Q: Are there considerations our company needs to address if we use biometric time tracking software for our employees to record their hours worked?

A: Yes, Illinois, Texas and Washington enacted laws that impose requirements on private entities in connection with the possession, collection and receipt of biometric data in employer-employee relationships, among others.

Of these states' laws, the Illinois Biometric Information Privacy Act (BIPA) is the only one that provides for a private cause of action. BIPA requires private entities to:

  • Develop a publicly available written policy establishing a retention schedule and guidelines for permanently destroying biometric data the earlier of (1) when the initial purpose for collecting or obtaining the biometrics has been satisfied or (2) within three years of the individual's last interaction with the entity.

  • Provide written notice – prior to collecting or obtaining any biometric data – clearly informing individuals that biometric data is being collected or stored, and the specific purpose and length of time for which the biometric data is being collected, stored and used.

  • Obtain a written release executed by the subject of the biometric data.

  • Ensure a policy and practice whereby a private employer does not sell, trade or otherwise profit from a person's biometric data, or disclose or disseminate a person's biometric data except where permitted by law.

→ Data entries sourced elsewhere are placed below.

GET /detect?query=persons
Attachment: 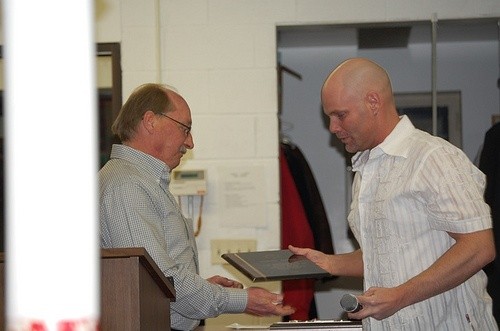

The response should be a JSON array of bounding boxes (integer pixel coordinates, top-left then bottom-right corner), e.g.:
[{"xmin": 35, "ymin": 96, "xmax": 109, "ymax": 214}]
[
  {"xmin": 96, "ymin": 83, "xmax": 296, "ymax": 331},
  {"xmin": 476, "ymin": 75, "xmax": 500, "ymax": 331},
  {"xmin": 277, "ymin": 141, "xmax": 316, "ymax": 325},
  {"xmin": 281, "ymin": 140, "xmax": 339, "ymax": 323},
  {"xmin": 285, "ymin": 56, "xmax": 500, "ymax": 331}
]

  • Store, transmit and protect from disclosure all biometric data in the private entity's possession using reasonable standards of care; and store, transmit and protect from disclosure all biometric data in a manner that is the same as or more protective than the manner in which it stores, transmits and protects other confidential and sensitive information.

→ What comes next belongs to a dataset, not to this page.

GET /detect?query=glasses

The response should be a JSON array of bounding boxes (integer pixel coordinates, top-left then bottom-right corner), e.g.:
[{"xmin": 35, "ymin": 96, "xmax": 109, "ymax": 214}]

BIPA provides for an aggrieved person to recover reasonable attorneys' fees and costs, and damages that are the greater of (1) actual damages or (2) liquidated damages of $1,000 for each negligent violation or $5,000 for each reckless or intentional violation. This statutory damages scheme has contributed to a cottage industry of class action lawsuits arising under BIPA. Legislation generally based on BIPA's framework is currently pending in a growing number of states, including California, Kentucky, Maine, Maryland, Massachusetts, Missouri and New York.

The content of this article is intended to provide a general guide to the subject matter. Specialist advice should be sought about your specific circumstances.